Dr. Joshua LaBaer, Executive Director of the ASU Biodesign Institute, said Wednesday that researchers are looking for signs of the U.K. variant is in Arizona. "The COVID-19 test that ASU does, the saliva test, I believe is the only test in the state that would reflect at least the B117, the U.K. variant," said LaBaer. "We have not seen an outbreak of that pattern yet although we continue monitoring it."

LaBaer suggested public health leaders could be doing more to keep an eye out for mutations.

"We definitely need much more sequencing because the other variants things like the South African variant and the Brazilian variant, you really need to do sequencing to see those," said LaBaer. "Frankly, throughout the U.S., we're not doing enough of that sequencing."

Concerns about virus mutations have many healthcare leaders feeling uneasy even as they report a slow-moving decline in COVID-19 hospitalizations.

Dr. Marjorie Bessel, Chief Clinical Officer for Banner Health, said Wednesday the hospital network is looking back at medical interventions that worked for COVID-19 patients. Dr. Michael White, Chief Clinical Officer for Valleywise Health, said his team is reevaluating facilities in case of another surge.

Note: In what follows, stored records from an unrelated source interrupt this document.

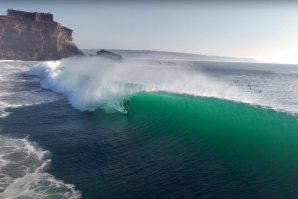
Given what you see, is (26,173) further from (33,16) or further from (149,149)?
(33,16)

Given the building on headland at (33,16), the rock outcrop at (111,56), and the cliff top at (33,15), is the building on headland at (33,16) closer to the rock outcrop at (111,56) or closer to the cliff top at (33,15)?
the cliff top at (33,15)

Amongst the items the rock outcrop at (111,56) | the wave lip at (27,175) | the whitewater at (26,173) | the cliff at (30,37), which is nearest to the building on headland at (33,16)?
the cliff at (30,37)

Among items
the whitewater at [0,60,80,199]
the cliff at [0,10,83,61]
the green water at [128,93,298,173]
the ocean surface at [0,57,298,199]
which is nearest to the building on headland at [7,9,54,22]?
the cliff at [0,10,83,61]

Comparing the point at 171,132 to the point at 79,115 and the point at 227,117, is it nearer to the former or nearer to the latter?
the point at 227,117

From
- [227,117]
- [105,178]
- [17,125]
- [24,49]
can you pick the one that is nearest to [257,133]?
[227,117]

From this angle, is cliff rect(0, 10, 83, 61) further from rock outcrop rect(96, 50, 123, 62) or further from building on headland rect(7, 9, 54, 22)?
rock outcrop rect(96, 50, 123, 62)

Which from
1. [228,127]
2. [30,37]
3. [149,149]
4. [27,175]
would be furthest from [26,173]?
[30,37]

"To make sure that in the future if we were to ever see something like this again we are prepared to have the negative airflow rooms," said White.

As hospital leaders are trying to anticipate another surge, Dr. LaBaer said his team is working on new models that may help predict the future of the pandemic.

Dr. Bessel suggested the U.K. variant may already be in Arizona. "The virus travels fairly quickly across the entire world," said Bessel. "Even though we may not have a confirmed case of it, it's very plausible that is already here."